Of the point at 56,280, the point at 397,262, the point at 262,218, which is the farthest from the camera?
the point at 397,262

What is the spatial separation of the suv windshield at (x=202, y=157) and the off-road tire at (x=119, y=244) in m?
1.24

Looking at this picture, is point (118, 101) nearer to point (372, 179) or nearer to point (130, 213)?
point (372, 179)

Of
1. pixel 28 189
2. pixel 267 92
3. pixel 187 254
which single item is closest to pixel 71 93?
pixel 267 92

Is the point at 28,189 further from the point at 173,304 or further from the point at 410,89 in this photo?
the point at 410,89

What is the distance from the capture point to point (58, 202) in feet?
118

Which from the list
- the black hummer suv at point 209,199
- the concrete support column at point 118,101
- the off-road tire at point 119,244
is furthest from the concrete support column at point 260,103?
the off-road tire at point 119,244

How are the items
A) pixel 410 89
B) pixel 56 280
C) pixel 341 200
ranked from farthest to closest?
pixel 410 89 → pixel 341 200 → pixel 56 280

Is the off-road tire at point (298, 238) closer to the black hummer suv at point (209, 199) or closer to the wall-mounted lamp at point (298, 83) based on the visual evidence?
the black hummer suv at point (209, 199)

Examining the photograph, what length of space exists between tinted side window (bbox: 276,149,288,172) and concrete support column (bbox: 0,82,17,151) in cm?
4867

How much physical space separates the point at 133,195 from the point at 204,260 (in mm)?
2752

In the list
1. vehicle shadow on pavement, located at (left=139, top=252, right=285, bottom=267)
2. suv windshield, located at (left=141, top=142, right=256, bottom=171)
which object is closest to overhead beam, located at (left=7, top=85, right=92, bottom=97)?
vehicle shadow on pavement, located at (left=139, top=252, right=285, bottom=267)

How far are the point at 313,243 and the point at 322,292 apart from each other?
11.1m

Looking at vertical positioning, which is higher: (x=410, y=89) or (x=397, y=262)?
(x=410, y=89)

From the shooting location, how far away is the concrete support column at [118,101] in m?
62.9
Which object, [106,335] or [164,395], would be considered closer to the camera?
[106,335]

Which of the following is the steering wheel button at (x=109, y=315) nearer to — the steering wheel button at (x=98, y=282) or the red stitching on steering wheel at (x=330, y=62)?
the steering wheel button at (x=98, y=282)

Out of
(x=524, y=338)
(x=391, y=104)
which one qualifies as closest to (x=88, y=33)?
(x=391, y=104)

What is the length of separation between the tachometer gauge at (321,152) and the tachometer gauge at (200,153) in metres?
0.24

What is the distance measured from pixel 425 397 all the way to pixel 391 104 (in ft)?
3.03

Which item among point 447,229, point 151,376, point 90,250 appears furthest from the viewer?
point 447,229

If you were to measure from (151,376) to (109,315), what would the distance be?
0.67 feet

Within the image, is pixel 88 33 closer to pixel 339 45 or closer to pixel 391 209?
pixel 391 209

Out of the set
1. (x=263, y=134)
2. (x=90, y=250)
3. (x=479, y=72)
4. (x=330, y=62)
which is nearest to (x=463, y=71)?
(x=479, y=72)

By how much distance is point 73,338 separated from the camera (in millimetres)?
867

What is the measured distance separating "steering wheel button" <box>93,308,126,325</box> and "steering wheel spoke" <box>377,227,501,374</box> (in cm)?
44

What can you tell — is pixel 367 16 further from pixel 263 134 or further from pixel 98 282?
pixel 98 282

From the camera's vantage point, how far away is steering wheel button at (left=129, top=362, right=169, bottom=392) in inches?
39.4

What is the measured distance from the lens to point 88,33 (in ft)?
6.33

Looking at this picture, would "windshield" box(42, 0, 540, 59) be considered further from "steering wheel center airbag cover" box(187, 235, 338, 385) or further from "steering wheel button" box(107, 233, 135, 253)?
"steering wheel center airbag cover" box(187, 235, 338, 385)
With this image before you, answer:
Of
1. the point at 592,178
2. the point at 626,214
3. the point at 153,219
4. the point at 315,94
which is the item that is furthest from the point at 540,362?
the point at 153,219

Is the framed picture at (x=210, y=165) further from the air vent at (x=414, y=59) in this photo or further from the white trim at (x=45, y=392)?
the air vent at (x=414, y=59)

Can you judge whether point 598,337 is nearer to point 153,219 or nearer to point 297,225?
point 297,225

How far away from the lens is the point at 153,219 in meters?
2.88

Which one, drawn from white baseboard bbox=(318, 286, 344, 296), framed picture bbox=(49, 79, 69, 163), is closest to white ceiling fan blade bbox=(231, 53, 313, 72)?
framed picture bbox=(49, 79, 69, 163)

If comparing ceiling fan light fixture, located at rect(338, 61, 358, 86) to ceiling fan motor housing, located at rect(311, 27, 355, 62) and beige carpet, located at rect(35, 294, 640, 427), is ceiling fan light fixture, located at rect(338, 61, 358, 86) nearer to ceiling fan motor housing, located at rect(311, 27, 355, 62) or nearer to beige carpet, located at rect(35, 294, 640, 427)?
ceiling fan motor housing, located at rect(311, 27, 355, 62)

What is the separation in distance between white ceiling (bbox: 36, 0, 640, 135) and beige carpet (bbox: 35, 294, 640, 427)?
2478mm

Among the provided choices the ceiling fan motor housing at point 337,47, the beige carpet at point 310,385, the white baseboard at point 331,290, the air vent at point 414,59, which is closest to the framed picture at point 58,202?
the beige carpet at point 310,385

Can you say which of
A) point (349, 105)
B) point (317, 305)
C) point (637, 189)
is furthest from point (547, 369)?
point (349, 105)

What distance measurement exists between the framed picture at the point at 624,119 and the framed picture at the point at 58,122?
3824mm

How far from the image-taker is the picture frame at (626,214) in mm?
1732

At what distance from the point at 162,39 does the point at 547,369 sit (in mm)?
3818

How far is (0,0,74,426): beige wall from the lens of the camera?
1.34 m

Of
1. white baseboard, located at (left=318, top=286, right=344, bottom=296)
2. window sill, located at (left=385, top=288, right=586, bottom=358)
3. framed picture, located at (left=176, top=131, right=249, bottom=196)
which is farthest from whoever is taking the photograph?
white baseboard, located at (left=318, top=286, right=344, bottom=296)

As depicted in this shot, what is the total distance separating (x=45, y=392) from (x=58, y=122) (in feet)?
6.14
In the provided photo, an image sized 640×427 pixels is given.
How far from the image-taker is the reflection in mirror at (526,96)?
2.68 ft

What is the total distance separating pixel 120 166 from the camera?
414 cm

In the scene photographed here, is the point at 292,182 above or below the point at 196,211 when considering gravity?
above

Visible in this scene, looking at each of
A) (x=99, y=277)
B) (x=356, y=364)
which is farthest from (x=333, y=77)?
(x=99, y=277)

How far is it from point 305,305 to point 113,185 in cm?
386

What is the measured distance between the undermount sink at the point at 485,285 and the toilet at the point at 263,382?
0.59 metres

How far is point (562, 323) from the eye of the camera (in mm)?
_____
◆ Description of the task
Edit the items above so that every "concrete support column" becomes "concrete pillar", leaving everything else unchanged.

◆ Expected output
Of the point at 56,280, the point at 397,262, the point at 262,218, which is the farthest from the camera?
the point at 397,262

What is the spatial separation of the suv windshield at (x=202, y=157) and the off-road tire at (x=119, y=244) in m?
1.24

Looking at this picture, is point (118, 101) nearer to point (372, 179) or nearer to point (130, 213)?
point (372, 179)

Of
1. pixel 28 189
2. pixel 267 92
3. pixel 187 254
which single item is closest to pixel 71 93?
pixel 267 92

Is the point at 28,189 further from the point at 173,304 or further from the point at 410,89 in this photo?
the point at 410,89

What is the distance from the capture point to point (58, 202) in feet?
118

Which from the list
- the black hummer suv at point 209,199
- the concrete pillar at point 118,101
- the off-road tire at point 119,244
is furthest from the concrete pillar at point 260,103?
the off-road tire at point 119,244

How are the items
A) pixel 410 89
B) pixel 56 280
C) pixel 341 200
ranked from farthest to closest?
pixel 410 89 → pixel 341 200 → pixel 56 280

Is the off-road tire at point (298, 238) closer to the black hummer suv at point (209, 199) or closer to the wall-mounted lamp at point (298, 83) based on the visual evidence?
the black hummer suv at point (209, 199)

Examining the photograph, what length of space exists between tinted side window (bbox: 276,149,288,172) and concrete pillar (bbox: 0,82,17,151) in cm?
4867

How much physical space separates the point at 133,195 from the point at 204,260 (in mm)?
2752

In the list
1. vehicle shadow on pavement, located at (left=139, top=252, right=285, bottom=267)
2. suv windshield, located at (left=141, top=142, right=256, bottom=171)
which object is closest to overhead beam, located at (left=7, top=85, right=92, bottom=97)?
vehicle shadow on pavement, located at (left=139, top=252, right=285, bottom=267)

How far are the point at 313,243 and the point at 322,292 apart from each other?
11.1m

Looking at vertical positioning, which is higher: (x=410, y=89) or (x=397, y=262)?
(x=410, y=89)

From the shooting location, how far away is the concrete pillar at [118,101] in m?
62.9
Which object, [106,335] or [164,395], would be considered closer to the camera?
[106,335]

Which of the following is the steering wheel button at (x=109, y=315) nearer to — the steering wheel button at (x=98, y=282) or the red stitching on steering wheel at (x=330, y=62)?
the steering wheel button at (x=98, y=282)

Out of
(x=524, y=338)
(x=391, y=104)
which one qualifies as closest to (x=88, y=33)?
(x=391, y=104)

What is the length of separation between the tachometer gauge at (321,152) and the tachometer gauge at (200,153) in metres?
0.24

What is the distance measured from pixel 425 397 all the way to pixel 391 104 (in ft)?
3.03

Which item among point 447,229, point 151,376, point 90,250 appears furthest from the viewer?
point 447,229

If you were to measure from (151,376) to (109,315), what would the distance be?
0.67 feet

Within the image, is pixel 88 33 closer to pixel 339 45 or closer to pixel 391 209?
pixel 391 209

Out of the set
1. (x=263, y=134)
2. (x=90, y=250)
3. (x=479, y=72)
4. (x=330, y=62)
which is nearest to (x=463, y=71)?
(x=479, y=72)

By how much distance is point 73,338 separated from the camera (in millimetres)?
867

What is the measured distance separating "steering wheel button" <box>93,308,126,325</box> and "steering wheel spoke" <box>377,227,501,374</box> (in cm)?
44

What can you tell — is pixel 367 16 further from pixel 263 134 or further from pixel 98 282?
pixel 98 282

From the camera's vantage point, how far away is steering wheel button at (left=129, top=362, right=169, bottom=392) in inches?
39.4

What is the measured distance from the lens to point 88,33 (in ft)?
6.33

Looking at this picture, would "windshield" box(42, 0, 540, 59) be considered further from "steering wheel center airbag cover" box(187, 235, 338, 385) or further from "steering wheel button" box(107, 233, 135, 253)?
"steering wheel center airbag cover" box(187, 235, 338, 385)
With this image before you, answer:
Of
1. the point at 592,178
2. the point at 626,214
3. the point at 153,219
4. the point at 315,94
which is the item that is furthest from the point at 540,362?
the point at 153,219

Is the framed picture at (x=210, y=165) further from the air vent at (x=414, y=59) in this photo or further from the white trim at (x=45, y=392)?
the air vent at (x=414, y=59)

Can you judge whether point 598,337 is nearer to point 153,219 or nearer to point 297,225?
point 297,225

How far away from the lens is the point at 153,219 in meters?
2.88

Which one, drawn from white baseboard bbox=(318, 286, 344, 296), framed picture bbox=(49, 79, 69, 163), is closest to white ceiling fan blade bbox=(231, 53, 313, 72)?
framed picture bbox=(49, 79, 69, 163)

If comparing ceiling fan light fixture, located at rect(338, 61, 358, 86) to ceiling fan motor housing, located at rect(311, 27, 355, 62) and beige carpet, located at rect(35, 294, 640, 427), is ceiling fan light fixture, located at rect(338, 61, 358, 86) nearer to ceiling fan motor housing, located at rect(311, 27, 355, 62) or nearer to beige carpet, located at rect(35, 294, 640, 427)?
ceiling fan motor housing, located at rect(311, 27, 355, 62)

What is the separation in distance between white ceiling (bbox: 36, 0, 640, 135) and beige carpet (bbox: 35, 294, 640, 427)?
2478mm

Among the provided choices the ceiling fan motor housing at point 337,47, the beige carpet at point 310,385, the white baseboard at point 331,290, the air vent at point 414,59, which is closest to the framed picture at point 58,202?
the beige carpet at point 310,385

Can you say which of
A) point (349, 105)
B) point (317, 305)
C) point (637, 189)
is furthest from point (547, 369)?
point (349, 105)

What distance measurement exists between the framed picture at the point at 624,119 and the framed picture at the point at 58,122?
3824mm

How far from the image-taker is the picture frame at (626,214) in mm?
1732

At what distance from the point at 162,39 does the point at 547,369 sit (in mm)?
3818

How far is (0,0,74,426): beige wall from the lens of the camera?
1.34 m

Of
1. white baseboard, located at (left=318, top=286, right=344, bottom=296)
2. window sill, located at (left=385, top=288, right=586, bottom=358)
3. framed picture, located at (left=176, top=131, right=249, bottom=196)
which is farthest from whoever is taking the photograph?
white baseboard, located at (left=318, top=286, right=344, bottom=296)

As depicted in this shot, what is the total distance separating (x=45, y=392) from (x=58, y=122) (in feet)?
6.14
In the provided photo, an image sized 640×427 pixels is given.
How far from the image-taker is the reflection in mirror at (526,96)?
2.68 ft

What is the total distance separating pixel 120 166 from the camera?
414 cm

In the scene photographed here, is the point at 292,182 above or below the point at 196,211 when considering gravity?
above

Visible in this scene, looking at each of
A) (x=99, y=277)
B) (x=356, y=364)
which is farthest from (x=333, y=77)?
(x=99, y=277)

How far is it from point 305,305 to point 113,185 in cm?
386

What is the measured distance between the undermount sink at the point at 485,285 and the toilet at the point at 263,382?
0.59 metres

How far is point (562, 323) from the eye of the camera (in mm)?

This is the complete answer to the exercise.